There’s also the matter of Benji and his new fiancé bearing an uncanny resemblance to Jeff and Lauren Bezos, this year’s extremely controversial Met Gala “honorary chairs.” According to the New York Times, the couple were initially just expected to be the lead sponsors of both the event and the exhibition, but this secondary role, which “comes with a place in the receiving line and a position at the top of the Met steps,” was later announced. The film does not legitimize them; there’s an understanding that if they got their hands on Runway, it would be the end. Yet, Anna Wintour, the real-life Priestly, seems to be softer than her fictional counterpart: In addition to the Met Gala, Vogue covered the Bezos wedding extensively and drew backlash for glamorizing a billionaire whose company is known for numerous on-site employee deaths and aggressive union-busting, among other problems. 

It’s not as if the first movie was immune to the realities of capitalism.

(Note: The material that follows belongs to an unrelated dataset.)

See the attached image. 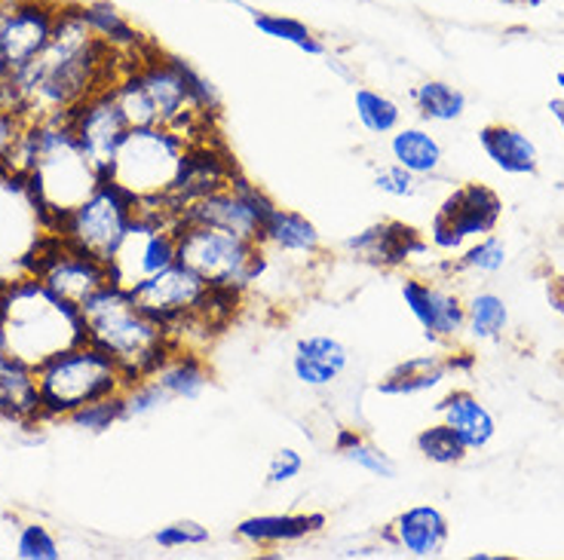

Miranda’s (and perhaps Anna Wintour’s too) eternal conundrum is that she believes in art and, at the same time, understands the necessity of money to protect it. Capital allows beauty to exist, and its existence within our current system is, according to Miranda, better than it going away entirely. 

But there’s something askew this time around. It’s more difficult to believe the sequel’s “art will triumph in the end” narrative when you’re eating popcorn from a Devil Wears Prada 2 handbag popcorn bucket ($39.95) and when its parent company is the apex predator of hollow mass consumerism. 

Perhaps that’s the real, more depressing, more millennial ending that the first one left unwritten: A movie about fashion, the sanctity of art and creativity, and the importance of journalism is actually the embodiment of millions of dollars in brand deals, an exercise in unoriginality, and was greenlit by soft pant-wearing executives, just like the ones the film warns us about. They’ve already won. And if this charming but bleak sequel makes enough money to make their investment worth it, that’s their happily ever after.